Esse é um segmento do mercado financeiro internacional que está em fase de organização, segundo informou o CEO (diretor-presidente) da Moss, Luiz Felipe Adaime, empresa brasileira recém-criada, em março deste ano, para operar no mercado de créditos de carbono. Colhida pela paralisação da pandemia do novo coronavírus, a Moss também está em quarentena, devendo reiniciar operações tão logo as restrições sejam levantadas e os negócios retomados.
Esta abertura parece uma caricatura. Entretanto, é assim que esse projeto está chegando à mídia e sendo oferecido como salvação para o meio ambiente. Uma forma de paralisar a agricultura e a pecuária. Segundo esse modelo, os créditos de carbono seriam computados a partir da renúncia do proprietário rural à produção, como forma de evitar desmatamento, acabar com queimadas, deixando de produzir gás carbônico (CO²) e, consequentemente, de contribuir para o aquecimento global. Cada pedaço de mata nativa em pé é dinheiro no bolso do dono da terra. E, assim, colocam-se no mesmo saco latifundiários hidrófobos com especuladores financeiros insaciáveis. E, como no filme “Nunca aos Domingos” (Jules Dassin), vão todos felizes para a praia. Como estão todos carecas de saber que as gôndolas de supermercados produzem todos os tipos de alimentos sem soltar um só grama de CO² na natureza. Para que plantar?
Moeda no berço
Não é para já. O assunto ainda está verde, sem trocadilhos. Está começando a se revirar no berço, mas virá com força brevemente. Como há dias advertiu num artigo publicado em seu blogue Bonifácio, o ex-ministro Aldo Rebelo (relator do Código Florestal em vigor), há muito mais do que aviões de carreira no ar, como dizia o humorista gaúcho Barão de Itararé.
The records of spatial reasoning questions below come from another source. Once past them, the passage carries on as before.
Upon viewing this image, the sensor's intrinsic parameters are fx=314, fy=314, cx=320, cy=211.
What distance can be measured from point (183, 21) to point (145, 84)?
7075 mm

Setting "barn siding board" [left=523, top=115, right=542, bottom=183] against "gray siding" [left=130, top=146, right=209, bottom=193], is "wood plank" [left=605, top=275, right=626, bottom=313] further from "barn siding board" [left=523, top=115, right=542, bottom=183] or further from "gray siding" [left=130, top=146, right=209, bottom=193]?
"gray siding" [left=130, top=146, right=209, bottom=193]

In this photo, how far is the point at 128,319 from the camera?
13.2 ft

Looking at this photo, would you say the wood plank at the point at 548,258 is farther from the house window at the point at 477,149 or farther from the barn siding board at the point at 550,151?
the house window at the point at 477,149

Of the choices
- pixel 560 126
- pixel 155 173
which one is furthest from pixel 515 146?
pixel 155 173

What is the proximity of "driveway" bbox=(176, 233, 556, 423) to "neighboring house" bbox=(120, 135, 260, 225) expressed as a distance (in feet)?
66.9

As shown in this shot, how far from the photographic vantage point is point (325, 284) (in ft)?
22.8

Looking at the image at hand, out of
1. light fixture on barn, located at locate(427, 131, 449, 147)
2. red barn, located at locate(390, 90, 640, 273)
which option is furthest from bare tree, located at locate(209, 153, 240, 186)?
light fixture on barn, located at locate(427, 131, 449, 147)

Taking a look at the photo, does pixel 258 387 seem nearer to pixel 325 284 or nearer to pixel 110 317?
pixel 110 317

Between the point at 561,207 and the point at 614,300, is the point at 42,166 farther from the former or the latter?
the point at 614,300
Escreveu Rebelo: “A partir da década de 1980, com a crise das dívidas externas e o advento da ‘globalização’ financeira, a preocupação dos centros oligárquicos do Hemisfério Norte de assegurar o ressarcimento dos seus empréstimos e, ao mesmo tempo, gerar vastos fluxos financeiros para alimentar e amplificar a ciranda que viria a gerar sucessivas ‘bolhas’ especulativas, motivou uma série de iniciativas para forçar os países em desenvolvimento a ceder aos ‘investidores internacionais’ o controle dos seus patrimônios nacionais, primeiro, empresas estatais e, depois, os recursos naturais dos seus territórios. Entre elas, destacam-se os famigerados acordos de trocas de ‘dívida por natureza’ (debt-for-nature swaps), a imposição de condicionantes socioambientais a empréstimos internacionais e, mais recentemente, a extensão desses condicionantes aos fluxos de investimentos”.
Novo papel no mercado
O mercado financeiro descobriu aí mais um papel para ser negociado, rendendo comissões de corretagem e trabalho muito bem remunerado para os yuppies. Embora esses créditos sejam um produto de origem predominantemente urbana, mais ligados à indústria e aos serviços, o setor rural poderá e deverá ser envolvido.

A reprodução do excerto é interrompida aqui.